*WHAT TO DO*
Write out exactly the lines from the one with "From where the camera" through the last line. Pictures stay out.

....................

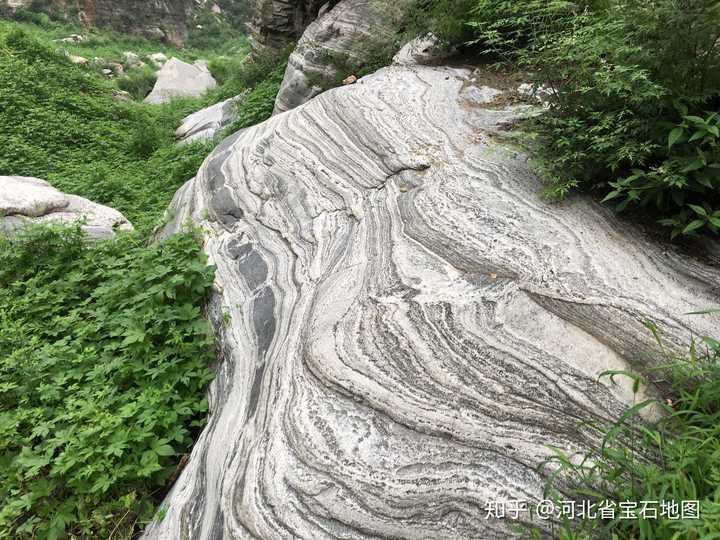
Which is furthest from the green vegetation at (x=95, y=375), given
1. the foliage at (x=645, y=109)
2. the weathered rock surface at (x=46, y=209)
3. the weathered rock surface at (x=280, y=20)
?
the weathered rock surface at (x=280, y=20)

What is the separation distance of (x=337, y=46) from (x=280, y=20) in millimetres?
5272

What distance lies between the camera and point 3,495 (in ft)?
9.38

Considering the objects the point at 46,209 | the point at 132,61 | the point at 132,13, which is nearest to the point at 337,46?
the point at 46,209

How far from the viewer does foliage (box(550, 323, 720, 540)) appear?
1.65m

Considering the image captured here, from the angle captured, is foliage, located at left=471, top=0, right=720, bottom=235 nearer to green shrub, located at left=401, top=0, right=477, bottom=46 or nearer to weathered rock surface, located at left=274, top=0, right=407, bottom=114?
green shrub, located at left=401, top=0, right=477, bottom=46

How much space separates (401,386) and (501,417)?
1.87 feet

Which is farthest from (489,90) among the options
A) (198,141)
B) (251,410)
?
(198,141)

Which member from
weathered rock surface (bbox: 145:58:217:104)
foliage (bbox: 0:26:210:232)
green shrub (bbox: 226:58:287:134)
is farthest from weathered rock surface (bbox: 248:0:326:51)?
weathered rock surface (bbox: 145:58:217:104)

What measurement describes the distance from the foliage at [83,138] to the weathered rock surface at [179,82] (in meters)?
4.79

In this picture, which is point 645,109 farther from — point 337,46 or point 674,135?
point 337,46

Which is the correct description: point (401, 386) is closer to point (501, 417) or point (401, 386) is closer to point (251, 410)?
point (501, 417)

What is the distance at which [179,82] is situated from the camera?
2062 centimetres

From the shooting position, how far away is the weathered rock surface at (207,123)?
1124 centimetres

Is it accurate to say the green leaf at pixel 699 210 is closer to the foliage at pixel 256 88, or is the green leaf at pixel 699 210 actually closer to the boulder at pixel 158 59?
the foliage at pixel 256 88
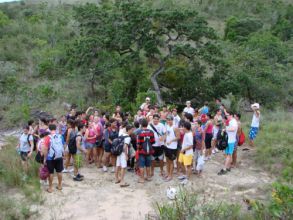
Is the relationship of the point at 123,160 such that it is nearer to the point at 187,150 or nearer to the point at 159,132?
the point at 159,132

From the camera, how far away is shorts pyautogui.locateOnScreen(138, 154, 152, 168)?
925 cm

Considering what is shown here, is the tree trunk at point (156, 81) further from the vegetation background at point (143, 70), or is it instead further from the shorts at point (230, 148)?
the shorts at point (230, 148)

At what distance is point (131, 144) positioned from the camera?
992cm

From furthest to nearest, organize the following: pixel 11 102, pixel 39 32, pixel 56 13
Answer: pixel 56 13 < pixel 39 32 < pixel 11 102

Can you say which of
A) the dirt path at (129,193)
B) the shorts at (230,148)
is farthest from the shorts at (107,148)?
the shorts at (230,148)

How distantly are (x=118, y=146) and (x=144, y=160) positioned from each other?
26.5 inches

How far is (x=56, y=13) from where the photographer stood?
38656 mm

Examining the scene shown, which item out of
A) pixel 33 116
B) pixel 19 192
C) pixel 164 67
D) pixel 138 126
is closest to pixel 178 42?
pixel 164 67

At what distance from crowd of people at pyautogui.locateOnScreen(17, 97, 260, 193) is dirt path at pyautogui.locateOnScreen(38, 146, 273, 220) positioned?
0.70 ft

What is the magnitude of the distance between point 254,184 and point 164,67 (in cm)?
1101

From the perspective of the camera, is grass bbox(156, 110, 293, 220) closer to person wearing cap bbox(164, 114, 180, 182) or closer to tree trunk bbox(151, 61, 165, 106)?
person wearing cap bbox(164, 114, 180, 182)

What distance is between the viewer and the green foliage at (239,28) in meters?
33.6

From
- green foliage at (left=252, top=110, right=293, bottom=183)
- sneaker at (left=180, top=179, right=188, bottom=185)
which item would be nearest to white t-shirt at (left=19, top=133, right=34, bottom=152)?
sneaker at (left=180, top=179, right=188, bottom=185)

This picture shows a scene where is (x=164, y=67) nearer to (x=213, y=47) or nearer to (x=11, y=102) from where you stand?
(x=213, y=47)
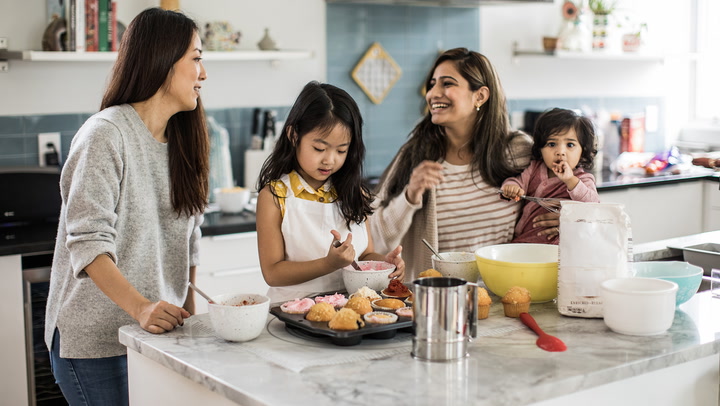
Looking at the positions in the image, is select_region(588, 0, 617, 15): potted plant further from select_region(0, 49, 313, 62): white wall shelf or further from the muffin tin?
the muffin tin

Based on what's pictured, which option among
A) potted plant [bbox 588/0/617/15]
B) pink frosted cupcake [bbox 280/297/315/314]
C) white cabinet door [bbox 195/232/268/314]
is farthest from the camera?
potted plant [bbox 588/0/617/15]

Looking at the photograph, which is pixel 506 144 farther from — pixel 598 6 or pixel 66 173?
pixel 598 6

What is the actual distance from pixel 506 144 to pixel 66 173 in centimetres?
130

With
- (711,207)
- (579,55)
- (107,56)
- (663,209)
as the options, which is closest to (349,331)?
(107,56)

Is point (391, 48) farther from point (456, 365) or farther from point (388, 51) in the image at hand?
point (456, 365)

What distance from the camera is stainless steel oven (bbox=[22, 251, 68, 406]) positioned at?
9.30ft

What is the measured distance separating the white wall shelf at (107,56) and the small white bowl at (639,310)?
2.27 meters

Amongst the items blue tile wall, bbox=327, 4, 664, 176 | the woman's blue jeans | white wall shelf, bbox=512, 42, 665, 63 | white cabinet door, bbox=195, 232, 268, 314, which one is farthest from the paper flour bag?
white wall shelf, bbox=512, 42, 665, 63

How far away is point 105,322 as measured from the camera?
1.84 meters

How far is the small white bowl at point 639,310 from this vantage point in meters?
1.56

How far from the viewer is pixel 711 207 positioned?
444cm

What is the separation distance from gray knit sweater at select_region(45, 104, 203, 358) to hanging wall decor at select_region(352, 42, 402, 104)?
2.31 metres

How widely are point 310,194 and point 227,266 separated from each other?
1.26 m

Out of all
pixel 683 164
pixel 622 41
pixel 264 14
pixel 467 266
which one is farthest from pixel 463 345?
pixel 622 41
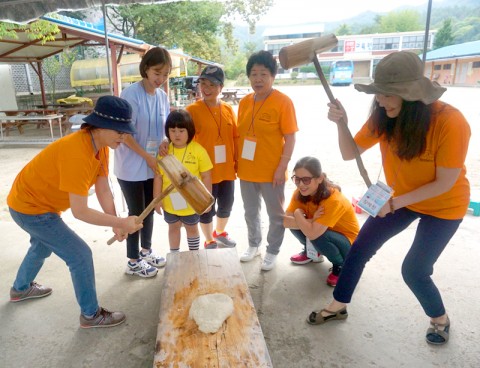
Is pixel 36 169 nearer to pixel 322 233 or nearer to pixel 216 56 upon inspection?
pixel 322 233

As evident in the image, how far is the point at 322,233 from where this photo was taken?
8.30 feet

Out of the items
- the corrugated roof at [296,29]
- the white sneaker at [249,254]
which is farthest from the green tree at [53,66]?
the corrugated roof at [296,29]

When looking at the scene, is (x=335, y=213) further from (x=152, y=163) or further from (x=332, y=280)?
(x=152, y=163)

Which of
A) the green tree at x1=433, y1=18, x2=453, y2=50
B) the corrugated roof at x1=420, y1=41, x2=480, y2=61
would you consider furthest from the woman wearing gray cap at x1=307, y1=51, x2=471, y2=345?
the green tree at x1=433, y1=18, x2=453, y2=50

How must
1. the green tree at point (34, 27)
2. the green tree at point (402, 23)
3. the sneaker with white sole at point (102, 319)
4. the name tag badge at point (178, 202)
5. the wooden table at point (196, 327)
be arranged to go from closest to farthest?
the wooden table at point (196, 327) → the sneaker with white sole at point (102, 319) → the name tag badge at point (178, 202) → the green tree at point (34, 27) → the green tree at point (402, 23)

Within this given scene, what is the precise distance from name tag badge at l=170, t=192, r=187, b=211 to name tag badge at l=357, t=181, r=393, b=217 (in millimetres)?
1306

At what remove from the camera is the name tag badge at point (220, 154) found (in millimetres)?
2875

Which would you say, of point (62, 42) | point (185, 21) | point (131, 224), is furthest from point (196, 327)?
point (185, 21)

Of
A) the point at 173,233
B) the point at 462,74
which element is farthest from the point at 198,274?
the point at 462,74

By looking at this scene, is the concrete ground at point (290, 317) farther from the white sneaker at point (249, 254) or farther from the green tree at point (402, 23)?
the green tree at point (402, 23)

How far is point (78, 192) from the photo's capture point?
177 cm

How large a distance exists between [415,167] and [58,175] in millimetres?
1962

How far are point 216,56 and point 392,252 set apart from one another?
78.4 ft

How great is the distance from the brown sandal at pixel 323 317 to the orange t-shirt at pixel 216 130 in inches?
52.1
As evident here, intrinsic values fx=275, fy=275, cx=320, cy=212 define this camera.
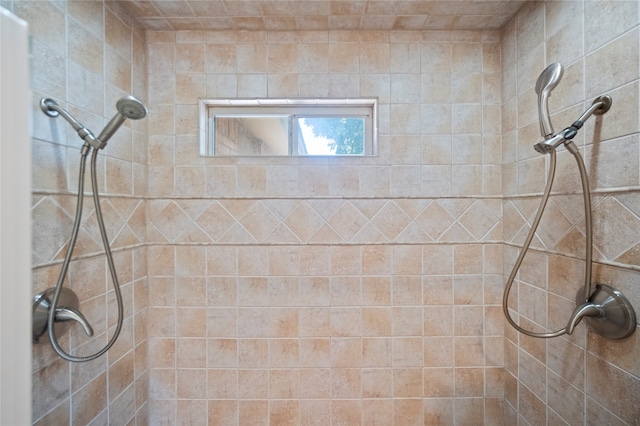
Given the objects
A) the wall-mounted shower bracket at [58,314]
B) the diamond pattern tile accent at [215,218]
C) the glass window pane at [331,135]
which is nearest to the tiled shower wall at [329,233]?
the diamond pattern tile accent at [215,218]

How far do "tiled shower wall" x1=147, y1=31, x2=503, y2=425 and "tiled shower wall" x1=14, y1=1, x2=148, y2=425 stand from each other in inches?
3.0

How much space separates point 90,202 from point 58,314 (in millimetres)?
379

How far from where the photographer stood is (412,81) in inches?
49.5

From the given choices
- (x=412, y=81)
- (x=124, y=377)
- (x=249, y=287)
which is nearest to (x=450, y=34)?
(x=412, y=81)

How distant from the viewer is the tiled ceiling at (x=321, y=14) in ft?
3.64

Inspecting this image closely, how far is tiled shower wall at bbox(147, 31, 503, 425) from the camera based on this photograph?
49.2 inches

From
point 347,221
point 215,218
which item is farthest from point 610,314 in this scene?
point 215,218

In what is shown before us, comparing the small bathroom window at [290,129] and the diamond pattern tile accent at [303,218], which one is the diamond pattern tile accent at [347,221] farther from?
the small bathroom window at [290,129]

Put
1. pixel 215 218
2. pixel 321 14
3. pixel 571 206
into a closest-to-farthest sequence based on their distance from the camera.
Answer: pixel 571 206
pixel 321 14
pixel 215 218

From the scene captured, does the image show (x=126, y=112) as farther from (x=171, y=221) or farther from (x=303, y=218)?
(x=303, y=218)

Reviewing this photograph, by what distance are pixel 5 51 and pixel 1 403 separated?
453 mm

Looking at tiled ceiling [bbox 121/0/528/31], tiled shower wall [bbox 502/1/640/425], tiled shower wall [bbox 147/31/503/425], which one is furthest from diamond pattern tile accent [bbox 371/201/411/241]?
tiled ceiling [bbox 121/0/528/31]

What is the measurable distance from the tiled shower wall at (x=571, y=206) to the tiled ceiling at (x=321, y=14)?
195 mm

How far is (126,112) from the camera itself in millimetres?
866
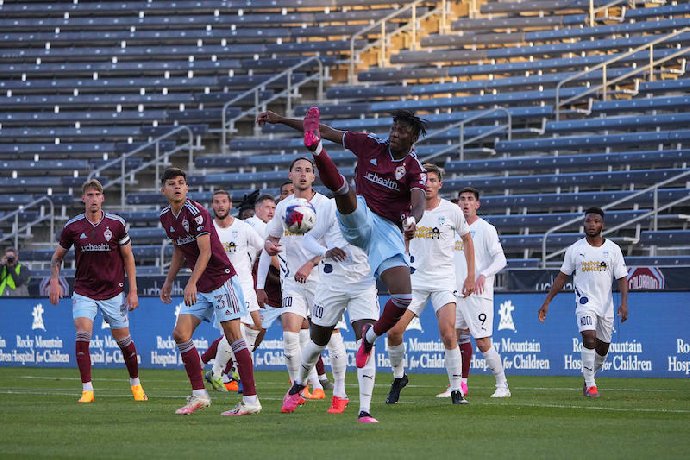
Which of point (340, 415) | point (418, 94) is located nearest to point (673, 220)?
point (418, 94)

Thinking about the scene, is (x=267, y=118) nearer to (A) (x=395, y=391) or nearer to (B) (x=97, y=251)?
(A) (x=395, y=391)

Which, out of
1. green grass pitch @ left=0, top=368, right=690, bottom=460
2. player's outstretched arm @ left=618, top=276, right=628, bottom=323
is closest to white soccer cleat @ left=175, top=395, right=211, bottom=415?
green grass pitch @ left=0, top=368, right=690, bottom=460

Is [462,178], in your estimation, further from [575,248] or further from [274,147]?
[575,248]

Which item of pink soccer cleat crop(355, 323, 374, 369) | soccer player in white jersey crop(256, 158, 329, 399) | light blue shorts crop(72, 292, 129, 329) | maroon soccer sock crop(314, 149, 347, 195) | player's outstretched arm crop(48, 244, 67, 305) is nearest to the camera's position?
maroon soccer sock crop(314, 149, 347, 195)

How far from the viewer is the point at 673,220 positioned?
25484 mm

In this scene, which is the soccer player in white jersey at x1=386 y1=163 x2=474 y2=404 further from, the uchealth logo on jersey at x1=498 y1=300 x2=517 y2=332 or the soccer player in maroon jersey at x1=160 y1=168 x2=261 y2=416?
the uchealth logo on jersey at x1=498 y1=300 x2=517 y2=332

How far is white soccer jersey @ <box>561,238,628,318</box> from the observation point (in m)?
16.1

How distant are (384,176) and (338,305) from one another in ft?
4.44

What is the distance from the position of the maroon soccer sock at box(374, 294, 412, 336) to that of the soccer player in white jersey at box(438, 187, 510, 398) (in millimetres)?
4983

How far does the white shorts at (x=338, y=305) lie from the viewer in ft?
38.7

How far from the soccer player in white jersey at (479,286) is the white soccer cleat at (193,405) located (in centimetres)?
418

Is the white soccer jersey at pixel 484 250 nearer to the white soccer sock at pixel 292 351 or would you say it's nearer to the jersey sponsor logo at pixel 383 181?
the white soccer sock at pixel 292 351

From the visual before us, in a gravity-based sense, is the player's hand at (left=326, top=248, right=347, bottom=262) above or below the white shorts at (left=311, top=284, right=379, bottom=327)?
above

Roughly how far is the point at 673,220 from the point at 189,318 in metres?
15.2
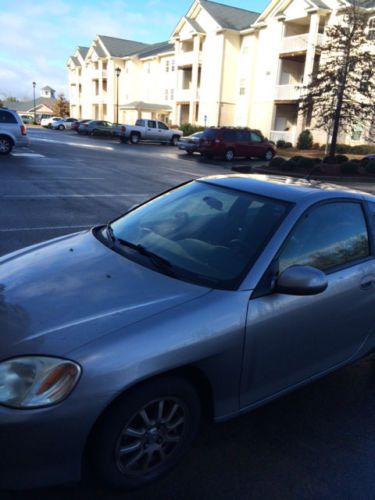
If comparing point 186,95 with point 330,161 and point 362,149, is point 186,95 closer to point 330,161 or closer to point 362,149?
point 362,149

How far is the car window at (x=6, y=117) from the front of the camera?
17.3 meters

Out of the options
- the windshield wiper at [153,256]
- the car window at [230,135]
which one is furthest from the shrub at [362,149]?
the windshield wiper at [153,256]

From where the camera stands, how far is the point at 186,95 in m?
45.2

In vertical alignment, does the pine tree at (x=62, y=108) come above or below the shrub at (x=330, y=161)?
above

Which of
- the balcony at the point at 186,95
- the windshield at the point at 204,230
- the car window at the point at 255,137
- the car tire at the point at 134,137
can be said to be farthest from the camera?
the balcony at the point at 186,95

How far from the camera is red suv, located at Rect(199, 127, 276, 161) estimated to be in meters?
24.1

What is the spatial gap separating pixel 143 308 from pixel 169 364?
1.05ft

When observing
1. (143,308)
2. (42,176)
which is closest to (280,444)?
(143,308)

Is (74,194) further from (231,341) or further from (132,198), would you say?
(231,341)

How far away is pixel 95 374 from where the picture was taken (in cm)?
201

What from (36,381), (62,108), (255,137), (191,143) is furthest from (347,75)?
(62,108)

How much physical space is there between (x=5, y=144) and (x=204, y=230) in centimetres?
1699

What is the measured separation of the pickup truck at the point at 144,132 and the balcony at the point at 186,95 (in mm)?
9434

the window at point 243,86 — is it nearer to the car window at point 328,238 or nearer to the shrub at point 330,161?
the shrub at point 330,161
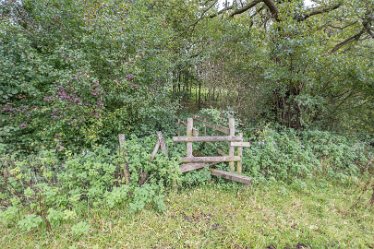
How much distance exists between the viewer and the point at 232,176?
3.91 metres

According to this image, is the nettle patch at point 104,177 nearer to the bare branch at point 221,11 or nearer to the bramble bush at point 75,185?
the bramble bush at point 75,185

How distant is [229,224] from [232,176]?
3.33 ft

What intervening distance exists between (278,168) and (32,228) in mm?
4284

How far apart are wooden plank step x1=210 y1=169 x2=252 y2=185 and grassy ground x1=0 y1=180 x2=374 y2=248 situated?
149mm

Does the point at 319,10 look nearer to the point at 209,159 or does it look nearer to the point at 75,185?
the point at 209,159

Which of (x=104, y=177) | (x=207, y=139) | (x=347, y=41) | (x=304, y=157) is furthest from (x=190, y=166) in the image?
(x=347, y=41)

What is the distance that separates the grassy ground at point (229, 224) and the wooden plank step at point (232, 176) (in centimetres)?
15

....................

*ANSWER FOR THIS EXERCISE*
From where the camera stands, how far is the point at 186,95 in m?
45.2

In vertical alignment, does the pine tree at (x=62, y=108) come above or below the shrub at (x=330, y=161)?
above

Which of
- the balcony at the point at 186,95
- the windshield at the point at 204,230
- the car window at the point at 255,137
- the car tire at the point at 134,137
can be said to be farthest from the camera?
the balcony at the point at 186,95

How far from the camera is red suv, located at Rect(199, 127, 276, 161) estimated to be in meters?
24.1

What is the spatial gap separating pixel 143 308 from pixel 169 364?
1.05ft

When observing
1. (143,308)
2. (42,176)
which is closest to (280,444)?
(143,308)

Is (74,194) further from (231,341) or further from (132,198), would you say?
(231,341)

How far away is pixel 95 374 from where the picture was taken (in cm)?
201

What from (36,381), (62,108), (255,137), (191,143) is furthest from (347,75)?
(62,108)

How much physical space is there between (x=5, y=144) and (x=204, y=230) in centimetres?
1699

What is the measured separation of the pickup truck at the point at 144,132 and the balcony at the point at 186,95 (in mm)?
9434

the window at point 243,86 — is it nearer to the car window at point 328,238 or nearer to the shrub at point 330,161?
the shrub at point 330,161
How much distance exists between the viewer and the point at 232,176?
3.91 metres

According to this image, is the nettle patch at point 104,177 nearer to the bare branch at point 221,11 or nearer to the bramble bush at point 75,185?
the bramble bush at point 75,185

How distant is [229,224] from [232,176]?
3.33 ft

What intervening distance exists between (278,168) and (32,228) in mm?
4284

How far apart are wooden plank step x1=210 y1=169 x2=252 y2=185 and grassy ground x1=0 y1=180 x2=374 y2=248 situated?
149mm

Does the point at 319,10 look nearer to the point at 209,159 or does it look nearer to the point at 75,185?
the point at 209,159

Which of (x=104, y=177) | (x=207, y=139) | (x=347, y=41) | (x=304, y=157) is furthest from (x=190, y=166) in the image?
(x=347, y=41)

What is the distance that separates the grassy ground at point (229, 224) and the wooden plank step at point (232, 176) (in centimetres)?
15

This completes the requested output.